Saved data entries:
>>>

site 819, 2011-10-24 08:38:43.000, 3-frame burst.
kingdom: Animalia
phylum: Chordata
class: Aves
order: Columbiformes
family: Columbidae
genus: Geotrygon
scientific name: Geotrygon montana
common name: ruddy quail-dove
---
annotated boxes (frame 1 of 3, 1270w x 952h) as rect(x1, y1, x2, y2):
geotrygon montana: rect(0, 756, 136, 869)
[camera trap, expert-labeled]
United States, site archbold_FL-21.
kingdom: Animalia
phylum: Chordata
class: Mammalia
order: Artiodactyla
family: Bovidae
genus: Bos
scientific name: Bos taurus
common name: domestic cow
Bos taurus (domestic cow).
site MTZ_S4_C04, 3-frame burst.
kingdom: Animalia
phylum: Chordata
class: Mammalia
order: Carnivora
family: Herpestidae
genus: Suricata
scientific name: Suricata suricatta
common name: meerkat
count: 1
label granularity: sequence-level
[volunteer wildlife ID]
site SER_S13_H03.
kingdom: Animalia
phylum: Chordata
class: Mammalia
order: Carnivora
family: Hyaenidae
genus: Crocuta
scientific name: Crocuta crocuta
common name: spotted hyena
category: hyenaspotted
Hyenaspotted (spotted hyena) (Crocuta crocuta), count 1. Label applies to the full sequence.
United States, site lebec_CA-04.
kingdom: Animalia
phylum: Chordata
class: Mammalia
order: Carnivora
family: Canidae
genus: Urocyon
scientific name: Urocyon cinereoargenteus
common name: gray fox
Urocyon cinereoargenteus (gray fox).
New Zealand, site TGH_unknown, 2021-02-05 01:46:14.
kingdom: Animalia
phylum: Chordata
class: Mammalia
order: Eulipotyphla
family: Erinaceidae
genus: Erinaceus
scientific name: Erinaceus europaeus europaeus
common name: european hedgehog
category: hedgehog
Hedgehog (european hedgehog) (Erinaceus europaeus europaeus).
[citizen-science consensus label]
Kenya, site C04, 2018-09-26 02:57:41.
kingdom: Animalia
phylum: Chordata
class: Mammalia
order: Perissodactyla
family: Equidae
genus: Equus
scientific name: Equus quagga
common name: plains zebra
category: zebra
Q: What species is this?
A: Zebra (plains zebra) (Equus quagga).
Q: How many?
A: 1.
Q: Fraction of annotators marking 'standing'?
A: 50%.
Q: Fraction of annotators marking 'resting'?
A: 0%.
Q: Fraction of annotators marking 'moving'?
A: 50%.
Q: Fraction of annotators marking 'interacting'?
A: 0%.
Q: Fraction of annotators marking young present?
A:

<<<

> Aim of the task
From the records above, print only the lines between the one holding "label granularity: sequence-level" and the one holding "scientific name: Erinaceus", inclusive, exactly as they stand.

> Task response
label granularity: sequence-level
[volunteer wildlife ID]
site SER_S13_H03.
kingdom: Animalia
phylum: Chordata
class: Mammalia
order: Carnivora
family: Hyaenidae
genus: Crocuta
scientific name: Crocuta crocuta
common name: spotted hyena
category: hyenaspotted
Hyenaspotted (spotted hyena) (Crocuta crocuta), count 1. Label applies to the full sequence.
United States, site lebec_CA-04.
kingdom: Animalia
phylum: Chordata
class: Mammalia
order: Carnivora
family: Canidae
genus: Urocyon
scientific name: Urocyon cinereoargenteus
common name: gray fox
Urocyon cinereoargenteus (gray fox).
New Zealand, site TGH_unknown, 2021-02-05 01:46:14.
kingdom: Animalia
phylum: Chordata
class: Mammalia
order: Eulipotyphla
family: Erinaceidae
genus: Erinaceus
scientific name: Erinaceus europaeus europaeus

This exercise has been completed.